Records of spatial reasoning questions
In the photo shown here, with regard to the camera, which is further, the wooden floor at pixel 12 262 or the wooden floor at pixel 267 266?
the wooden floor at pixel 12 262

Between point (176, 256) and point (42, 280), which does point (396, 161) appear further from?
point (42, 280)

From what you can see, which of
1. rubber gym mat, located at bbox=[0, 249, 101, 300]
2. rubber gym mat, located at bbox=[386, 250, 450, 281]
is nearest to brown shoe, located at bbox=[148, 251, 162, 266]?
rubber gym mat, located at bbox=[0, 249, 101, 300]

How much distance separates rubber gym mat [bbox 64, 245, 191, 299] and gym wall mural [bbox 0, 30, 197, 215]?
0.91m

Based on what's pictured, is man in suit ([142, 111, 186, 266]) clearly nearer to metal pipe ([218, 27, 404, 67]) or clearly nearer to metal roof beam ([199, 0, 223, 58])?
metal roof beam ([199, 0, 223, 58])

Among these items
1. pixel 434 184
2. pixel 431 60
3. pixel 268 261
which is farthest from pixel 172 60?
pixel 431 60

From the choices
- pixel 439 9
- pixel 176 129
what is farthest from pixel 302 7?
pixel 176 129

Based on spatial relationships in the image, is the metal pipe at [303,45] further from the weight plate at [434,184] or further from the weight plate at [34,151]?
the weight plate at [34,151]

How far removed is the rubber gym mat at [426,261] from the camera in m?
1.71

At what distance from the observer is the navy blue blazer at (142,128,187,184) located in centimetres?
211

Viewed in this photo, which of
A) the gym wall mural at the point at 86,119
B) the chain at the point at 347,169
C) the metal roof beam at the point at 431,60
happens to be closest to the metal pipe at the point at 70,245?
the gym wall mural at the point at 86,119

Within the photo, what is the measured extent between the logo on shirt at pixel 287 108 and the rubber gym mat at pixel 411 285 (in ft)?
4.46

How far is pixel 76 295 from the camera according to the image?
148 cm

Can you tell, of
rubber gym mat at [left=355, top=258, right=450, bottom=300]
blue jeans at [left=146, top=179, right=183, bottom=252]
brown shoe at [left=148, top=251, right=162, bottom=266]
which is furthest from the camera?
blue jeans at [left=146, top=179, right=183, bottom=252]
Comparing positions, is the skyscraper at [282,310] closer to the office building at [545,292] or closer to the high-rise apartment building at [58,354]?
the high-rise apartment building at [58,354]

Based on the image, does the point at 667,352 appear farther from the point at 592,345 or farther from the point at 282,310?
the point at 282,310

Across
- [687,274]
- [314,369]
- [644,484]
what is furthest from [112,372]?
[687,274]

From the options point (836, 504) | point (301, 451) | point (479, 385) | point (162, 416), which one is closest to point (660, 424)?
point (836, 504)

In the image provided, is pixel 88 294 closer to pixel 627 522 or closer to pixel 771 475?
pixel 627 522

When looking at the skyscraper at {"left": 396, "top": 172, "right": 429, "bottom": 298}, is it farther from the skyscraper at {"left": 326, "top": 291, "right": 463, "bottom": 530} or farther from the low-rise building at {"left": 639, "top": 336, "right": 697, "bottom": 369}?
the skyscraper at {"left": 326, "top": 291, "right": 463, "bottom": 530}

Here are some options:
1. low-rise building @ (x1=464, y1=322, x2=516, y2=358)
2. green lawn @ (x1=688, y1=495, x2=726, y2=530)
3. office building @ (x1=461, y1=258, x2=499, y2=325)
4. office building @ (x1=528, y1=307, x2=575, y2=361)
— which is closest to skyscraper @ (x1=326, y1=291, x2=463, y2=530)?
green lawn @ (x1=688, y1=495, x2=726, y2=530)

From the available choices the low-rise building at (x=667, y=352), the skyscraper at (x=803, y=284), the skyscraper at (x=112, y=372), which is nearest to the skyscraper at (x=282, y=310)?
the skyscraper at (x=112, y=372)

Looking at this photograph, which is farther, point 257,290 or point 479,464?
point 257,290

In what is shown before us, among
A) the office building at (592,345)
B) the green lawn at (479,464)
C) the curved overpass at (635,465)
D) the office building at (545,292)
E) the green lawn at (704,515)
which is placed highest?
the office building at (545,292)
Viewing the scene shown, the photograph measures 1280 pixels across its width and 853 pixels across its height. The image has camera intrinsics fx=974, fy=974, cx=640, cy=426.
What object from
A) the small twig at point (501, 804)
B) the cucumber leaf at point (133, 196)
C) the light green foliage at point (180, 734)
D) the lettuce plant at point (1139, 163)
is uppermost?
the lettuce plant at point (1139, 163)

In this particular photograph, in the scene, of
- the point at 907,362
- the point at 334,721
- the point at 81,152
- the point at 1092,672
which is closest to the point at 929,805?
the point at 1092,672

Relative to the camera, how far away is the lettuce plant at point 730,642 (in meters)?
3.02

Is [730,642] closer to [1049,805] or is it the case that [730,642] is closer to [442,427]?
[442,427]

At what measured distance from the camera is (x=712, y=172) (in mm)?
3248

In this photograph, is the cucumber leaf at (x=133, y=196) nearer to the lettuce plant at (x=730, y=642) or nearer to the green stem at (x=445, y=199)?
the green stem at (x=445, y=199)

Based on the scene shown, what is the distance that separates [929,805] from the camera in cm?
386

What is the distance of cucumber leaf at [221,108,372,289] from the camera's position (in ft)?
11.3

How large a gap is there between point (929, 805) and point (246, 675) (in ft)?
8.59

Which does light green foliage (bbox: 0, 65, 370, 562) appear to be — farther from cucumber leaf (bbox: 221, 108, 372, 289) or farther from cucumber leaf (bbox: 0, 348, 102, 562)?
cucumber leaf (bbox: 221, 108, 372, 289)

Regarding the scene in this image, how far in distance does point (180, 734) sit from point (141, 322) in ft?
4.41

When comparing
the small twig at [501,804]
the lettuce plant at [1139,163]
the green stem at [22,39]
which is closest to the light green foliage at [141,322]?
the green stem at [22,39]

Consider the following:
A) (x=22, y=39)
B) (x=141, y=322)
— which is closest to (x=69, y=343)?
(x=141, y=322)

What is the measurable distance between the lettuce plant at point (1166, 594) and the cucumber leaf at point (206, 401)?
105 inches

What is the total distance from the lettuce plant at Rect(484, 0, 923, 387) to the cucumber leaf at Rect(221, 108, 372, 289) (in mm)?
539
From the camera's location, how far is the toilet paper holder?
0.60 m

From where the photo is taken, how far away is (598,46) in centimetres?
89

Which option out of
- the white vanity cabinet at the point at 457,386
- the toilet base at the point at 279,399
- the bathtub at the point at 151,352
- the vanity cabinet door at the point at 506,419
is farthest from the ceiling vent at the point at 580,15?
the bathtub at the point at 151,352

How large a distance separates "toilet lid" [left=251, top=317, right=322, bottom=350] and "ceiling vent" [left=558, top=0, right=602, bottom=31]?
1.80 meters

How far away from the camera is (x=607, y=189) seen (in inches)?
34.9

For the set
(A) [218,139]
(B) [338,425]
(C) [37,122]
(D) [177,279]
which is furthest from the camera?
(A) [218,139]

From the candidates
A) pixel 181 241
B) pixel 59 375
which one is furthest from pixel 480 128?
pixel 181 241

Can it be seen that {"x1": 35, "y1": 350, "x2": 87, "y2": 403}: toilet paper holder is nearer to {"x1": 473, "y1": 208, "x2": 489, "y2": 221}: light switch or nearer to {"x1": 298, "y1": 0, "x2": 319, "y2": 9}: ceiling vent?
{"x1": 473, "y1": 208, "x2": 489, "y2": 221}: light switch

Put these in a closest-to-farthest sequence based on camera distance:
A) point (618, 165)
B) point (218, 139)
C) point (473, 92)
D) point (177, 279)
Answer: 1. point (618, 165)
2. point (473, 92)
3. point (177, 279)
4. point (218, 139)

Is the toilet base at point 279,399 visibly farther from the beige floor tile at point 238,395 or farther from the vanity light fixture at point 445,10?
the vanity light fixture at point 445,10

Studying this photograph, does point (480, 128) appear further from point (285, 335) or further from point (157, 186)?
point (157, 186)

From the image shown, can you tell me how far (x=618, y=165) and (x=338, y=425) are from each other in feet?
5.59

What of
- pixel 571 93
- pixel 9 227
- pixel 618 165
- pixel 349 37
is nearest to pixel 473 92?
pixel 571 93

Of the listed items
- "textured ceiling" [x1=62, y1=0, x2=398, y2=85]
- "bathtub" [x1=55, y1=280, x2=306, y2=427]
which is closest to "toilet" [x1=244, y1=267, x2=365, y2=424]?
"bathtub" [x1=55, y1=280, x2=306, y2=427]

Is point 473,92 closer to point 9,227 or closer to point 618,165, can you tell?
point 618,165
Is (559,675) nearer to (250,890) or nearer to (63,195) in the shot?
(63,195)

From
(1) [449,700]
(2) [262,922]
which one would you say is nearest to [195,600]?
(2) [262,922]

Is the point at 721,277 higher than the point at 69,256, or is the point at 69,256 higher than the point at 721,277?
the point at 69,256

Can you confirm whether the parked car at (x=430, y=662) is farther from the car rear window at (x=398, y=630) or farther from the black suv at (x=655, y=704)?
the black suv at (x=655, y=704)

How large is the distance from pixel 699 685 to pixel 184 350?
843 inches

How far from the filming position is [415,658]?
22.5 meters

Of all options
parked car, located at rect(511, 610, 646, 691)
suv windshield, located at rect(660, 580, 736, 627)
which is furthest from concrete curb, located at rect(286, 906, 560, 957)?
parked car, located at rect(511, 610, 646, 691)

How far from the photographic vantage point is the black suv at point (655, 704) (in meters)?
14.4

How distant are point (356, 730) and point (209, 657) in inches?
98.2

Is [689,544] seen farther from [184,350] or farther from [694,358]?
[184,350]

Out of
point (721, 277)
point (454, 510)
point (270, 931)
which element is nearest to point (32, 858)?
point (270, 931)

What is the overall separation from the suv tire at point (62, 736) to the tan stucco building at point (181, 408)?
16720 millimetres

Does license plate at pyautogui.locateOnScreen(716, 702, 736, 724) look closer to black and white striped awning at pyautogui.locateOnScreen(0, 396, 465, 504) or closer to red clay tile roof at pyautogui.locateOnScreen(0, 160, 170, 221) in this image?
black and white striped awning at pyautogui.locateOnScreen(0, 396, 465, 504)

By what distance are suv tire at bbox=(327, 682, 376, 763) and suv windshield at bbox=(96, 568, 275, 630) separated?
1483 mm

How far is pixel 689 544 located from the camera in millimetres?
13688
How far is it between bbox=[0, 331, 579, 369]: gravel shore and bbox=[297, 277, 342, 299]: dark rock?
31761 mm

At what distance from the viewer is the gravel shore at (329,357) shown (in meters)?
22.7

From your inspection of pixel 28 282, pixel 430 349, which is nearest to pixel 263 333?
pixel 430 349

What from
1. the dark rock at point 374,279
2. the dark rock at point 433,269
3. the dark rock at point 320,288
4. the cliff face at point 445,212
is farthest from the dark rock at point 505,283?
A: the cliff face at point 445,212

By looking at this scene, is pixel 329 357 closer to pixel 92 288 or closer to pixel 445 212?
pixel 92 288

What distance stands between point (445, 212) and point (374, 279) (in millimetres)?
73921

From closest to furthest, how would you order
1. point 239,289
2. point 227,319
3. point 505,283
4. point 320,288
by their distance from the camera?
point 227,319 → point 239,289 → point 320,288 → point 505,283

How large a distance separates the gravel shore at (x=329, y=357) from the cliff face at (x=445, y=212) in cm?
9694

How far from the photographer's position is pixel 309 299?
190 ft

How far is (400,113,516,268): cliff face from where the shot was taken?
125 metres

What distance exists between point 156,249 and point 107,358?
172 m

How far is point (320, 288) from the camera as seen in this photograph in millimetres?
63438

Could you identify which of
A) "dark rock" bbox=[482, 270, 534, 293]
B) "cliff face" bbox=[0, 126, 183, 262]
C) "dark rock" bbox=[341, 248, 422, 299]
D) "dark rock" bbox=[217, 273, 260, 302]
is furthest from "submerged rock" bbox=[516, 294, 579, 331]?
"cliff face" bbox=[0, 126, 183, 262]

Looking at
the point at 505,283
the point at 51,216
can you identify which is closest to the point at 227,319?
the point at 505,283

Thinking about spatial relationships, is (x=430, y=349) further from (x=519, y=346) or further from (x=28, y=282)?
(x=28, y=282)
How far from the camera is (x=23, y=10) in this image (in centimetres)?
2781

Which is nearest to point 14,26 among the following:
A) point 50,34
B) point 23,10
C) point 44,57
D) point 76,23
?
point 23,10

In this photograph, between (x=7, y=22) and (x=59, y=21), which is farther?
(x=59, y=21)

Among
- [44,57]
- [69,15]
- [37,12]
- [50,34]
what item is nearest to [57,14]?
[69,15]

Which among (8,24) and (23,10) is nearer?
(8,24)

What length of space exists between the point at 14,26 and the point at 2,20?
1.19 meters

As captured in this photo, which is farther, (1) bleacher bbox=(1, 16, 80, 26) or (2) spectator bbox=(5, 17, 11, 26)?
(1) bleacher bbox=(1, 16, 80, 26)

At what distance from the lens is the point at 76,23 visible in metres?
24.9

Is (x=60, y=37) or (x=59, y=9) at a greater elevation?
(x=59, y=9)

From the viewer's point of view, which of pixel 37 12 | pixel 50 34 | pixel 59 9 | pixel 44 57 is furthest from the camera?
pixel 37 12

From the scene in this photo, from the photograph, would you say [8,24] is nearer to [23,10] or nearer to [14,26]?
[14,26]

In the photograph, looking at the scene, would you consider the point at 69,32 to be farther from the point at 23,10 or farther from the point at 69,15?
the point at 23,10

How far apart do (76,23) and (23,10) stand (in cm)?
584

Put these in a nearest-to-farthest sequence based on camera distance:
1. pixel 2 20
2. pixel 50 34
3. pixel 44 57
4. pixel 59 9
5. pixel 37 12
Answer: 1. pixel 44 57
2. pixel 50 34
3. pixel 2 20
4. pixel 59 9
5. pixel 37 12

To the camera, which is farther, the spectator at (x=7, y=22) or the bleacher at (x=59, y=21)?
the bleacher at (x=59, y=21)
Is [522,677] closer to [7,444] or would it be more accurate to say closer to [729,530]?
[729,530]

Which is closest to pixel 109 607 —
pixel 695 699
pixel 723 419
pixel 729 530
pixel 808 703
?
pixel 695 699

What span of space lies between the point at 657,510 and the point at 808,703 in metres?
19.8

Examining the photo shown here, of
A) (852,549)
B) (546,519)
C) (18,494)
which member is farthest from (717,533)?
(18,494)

*Required work*: Transcribe word for word the lines from the one holding "In the photograph, looking" to the last line of the listing above, inclusive.

*Response below*:
In the photograph, looking at the scene, would you consider the point at 69,32 to be farther from the point at 23,10 or farther from the point at 69,15?
the point at 23,10

How far apart do (76,23) and (23,10) stand (in cm)?
584

Put these in a nearest-to-farthest sequence based on camera distance:
1. pixel 2 20
2. pixel 50 34
3. pixel 44 57
4. pixel 59 9
5. pixel 37 12
Answer: 1. pixel 44 57
2. pixel 50 34
3. pixel 2 20
4. pixel 59 9
5. pixel 37 12

To the camera, which is farther, the spectator at (x=7, y=22) or the bleacher at (x=59, y=21)?
the bleacher at (x=59, y=21)
Is [522,677] closer to [7,444] or would it be more accurate to say closer to [729,530]?
[729,530]

Which is closest to pixel 109 607 —
pixel 695 699
pixel 723 419
pixel 729 530
pixel 808 703
?
pixel 695 699

What span of space lies between the point at 657,510 and the point at 808,703 in metres?
19.8

Examining the photo shown here, of
A) (852,549)
B) (546,519)
C) (18,494)
which member is farthest from (717,533)?
(18,494)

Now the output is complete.